ACTIVITY:
Exclude the pictures and transcribe the rest of the data below exactly.

GIVEN INFORMATION:
*** Begin section ***

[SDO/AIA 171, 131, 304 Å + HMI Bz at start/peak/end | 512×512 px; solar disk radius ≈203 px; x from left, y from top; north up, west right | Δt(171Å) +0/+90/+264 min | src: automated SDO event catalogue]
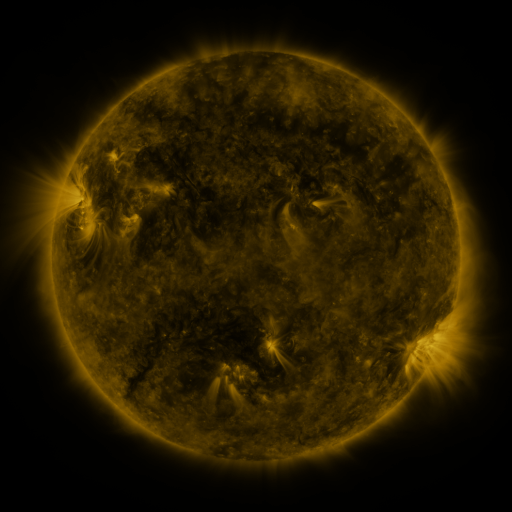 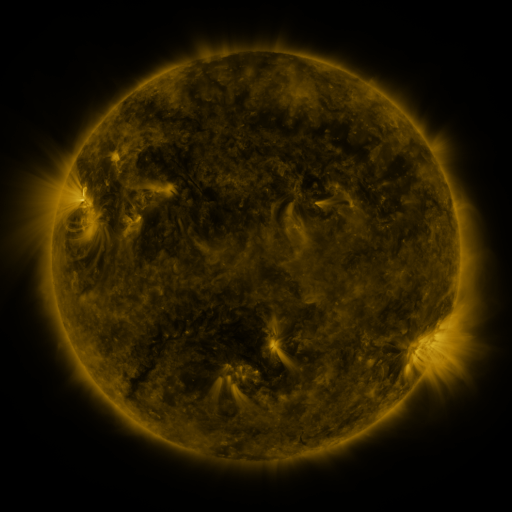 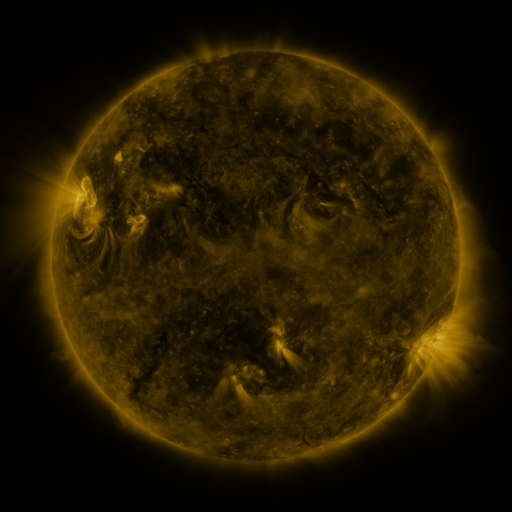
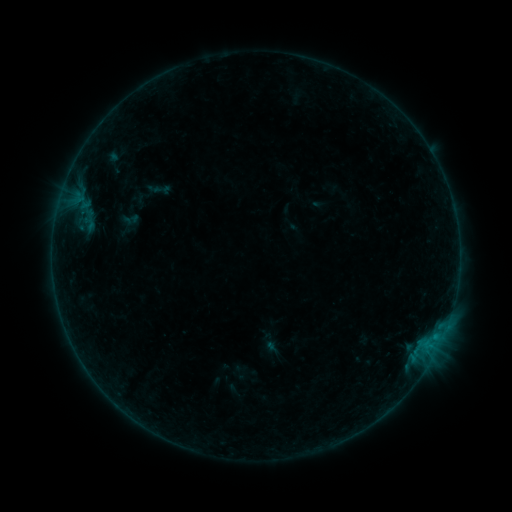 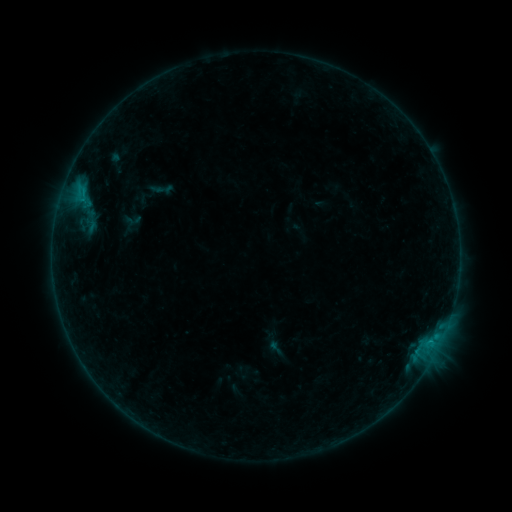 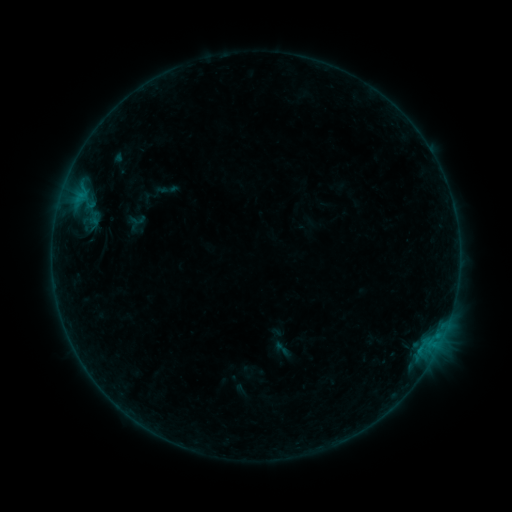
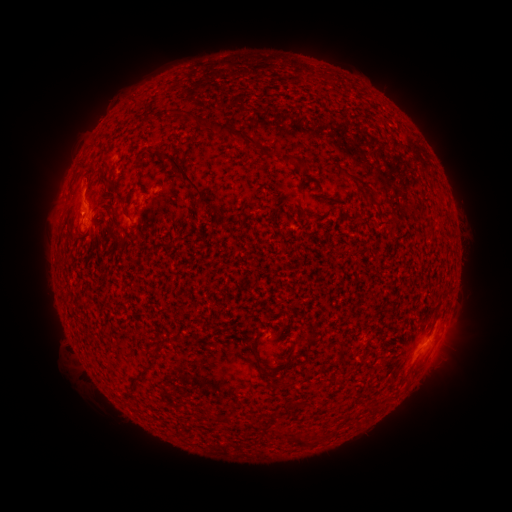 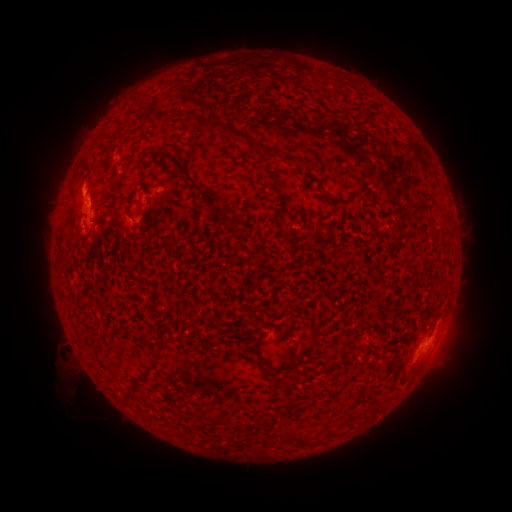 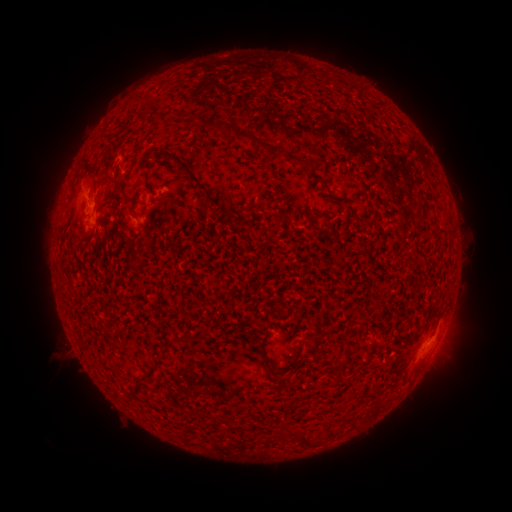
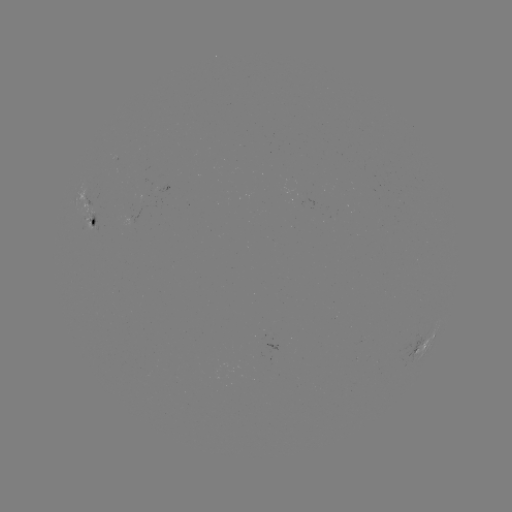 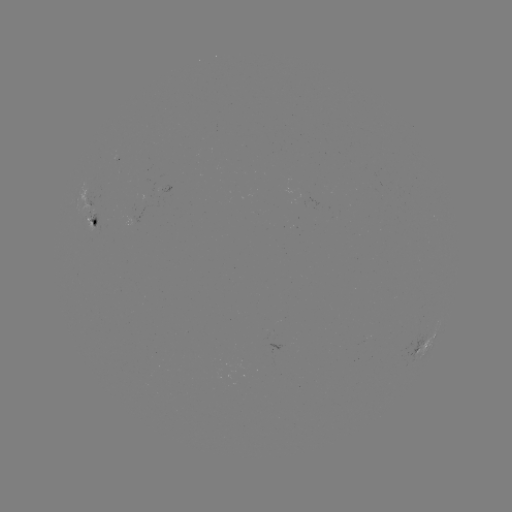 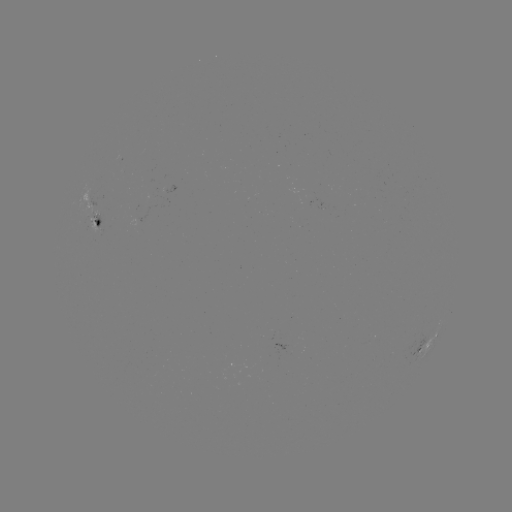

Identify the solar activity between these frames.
B8.3 flare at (85, 191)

*** End section ***

EXPECTED ANSWER:
[SDO/AIA 171, 131, 304 Å + HMI Bz at start/peak/end | 512×512 px; solar disk radius ≈203 px; x from left, y from top; north up, west right | Δt(171Å) +0/+90/+264 min | src: automated SDO event catalogue]

Identify the solar activity between these frames.
B8.3 flare at (85, 191)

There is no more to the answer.